El Sena: espejo de París (y pronto de los Juegos Olímpicos)
El río refleja la ciudad, sus horas gloriosas y las más dramáticas. En años recientes, se han recuperado los muelles para peatones y ciclistas, y se hecho un esfuerzo para limpiarlo. Este verano será el escenario de la ceremonia inaugural de la cita olímpica y de varias pruebas deportivas
Hay ríos que son postales, y ningún río lo es tanto como el Sena en París. La catedral de Notre Dame, los 37 puentes, la Torre Eiffel. Los turistas y los enamorados. Las películas, los recuerdos. Pero existe otro Sena detrás de la postal. ¿Dónde? No es mala idea sentarse un rato en uno de los muelles y observar. El agua es verde. O marrón. O más precisamente, “color de plomo”: así la describe el detective ficticio Nestor Burma en la...

--------------------------------

| Consignas |
A. Según el texto sobre el Sena, ¿con qué expresión describe el detective ficticio Nestor Burma el color del agua?
B. Reproduce literalmente un fragmento del texto sobre el Sena: empieza en las palabras que contienen "El río refleja" y detente después de "Burma en la...".
El material no interviene en nada de esto.

| Material proporcionado |
--------------------------------

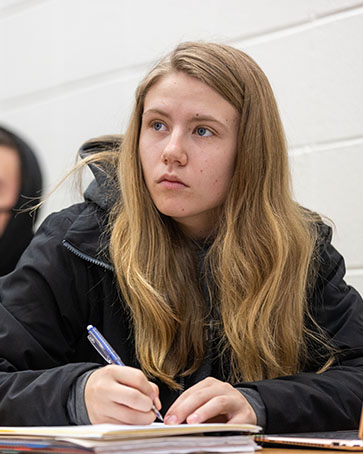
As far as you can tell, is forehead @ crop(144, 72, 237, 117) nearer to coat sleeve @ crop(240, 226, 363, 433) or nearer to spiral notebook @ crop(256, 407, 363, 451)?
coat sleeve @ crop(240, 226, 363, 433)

--------------------------------

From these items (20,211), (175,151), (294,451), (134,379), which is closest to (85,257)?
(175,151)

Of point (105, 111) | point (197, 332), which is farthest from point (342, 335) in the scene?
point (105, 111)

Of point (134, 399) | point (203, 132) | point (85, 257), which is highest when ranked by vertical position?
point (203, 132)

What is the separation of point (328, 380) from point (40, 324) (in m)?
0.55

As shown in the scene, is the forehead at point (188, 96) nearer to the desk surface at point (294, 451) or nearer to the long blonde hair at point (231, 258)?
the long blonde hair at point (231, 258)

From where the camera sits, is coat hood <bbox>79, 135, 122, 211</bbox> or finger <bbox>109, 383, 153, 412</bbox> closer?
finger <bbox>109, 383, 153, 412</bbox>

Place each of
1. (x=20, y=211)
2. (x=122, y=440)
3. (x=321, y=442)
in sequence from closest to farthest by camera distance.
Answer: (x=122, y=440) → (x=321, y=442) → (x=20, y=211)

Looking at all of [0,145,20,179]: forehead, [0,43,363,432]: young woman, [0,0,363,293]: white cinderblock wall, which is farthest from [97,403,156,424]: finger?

--------------------------------

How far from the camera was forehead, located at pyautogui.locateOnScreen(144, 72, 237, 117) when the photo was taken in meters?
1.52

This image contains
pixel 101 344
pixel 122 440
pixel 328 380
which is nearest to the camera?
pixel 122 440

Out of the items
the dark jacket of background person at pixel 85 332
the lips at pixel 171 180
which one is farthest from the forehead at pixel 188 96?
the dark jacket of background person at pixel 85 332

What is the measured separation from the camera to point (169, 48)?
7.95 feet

--------------------------------

| Soluciones |
A. Como "color de plomo".

B.
El río refleja la ciudad, sus horas gloriosas y las más dramáticas. En años recientes, se han recuperado los muelles para peatones y ciclistas, y se hecho un esfuerzo para limpiarlo. Este verano será el escenario de la ceremonia inaugural de la cita olímpica y de varias pruebas deportivas
Hay ríos que son postales, y ningún río lo es tanto como el Sena en París. La catedral de Notre Dame, los 37 puentes, la Torre Eiffel. Los turistas y los enamorados. Las películas, los recuerdos. Pero existe otro Sena detrás de la postal. ¿Dónde? No es mala idea sentarse un rato en uno de los muelles y observar. El agua es verde. O marrón. O más precisamente, “color de plomo”: así la describe el detective ficticio Nestor Burma en la...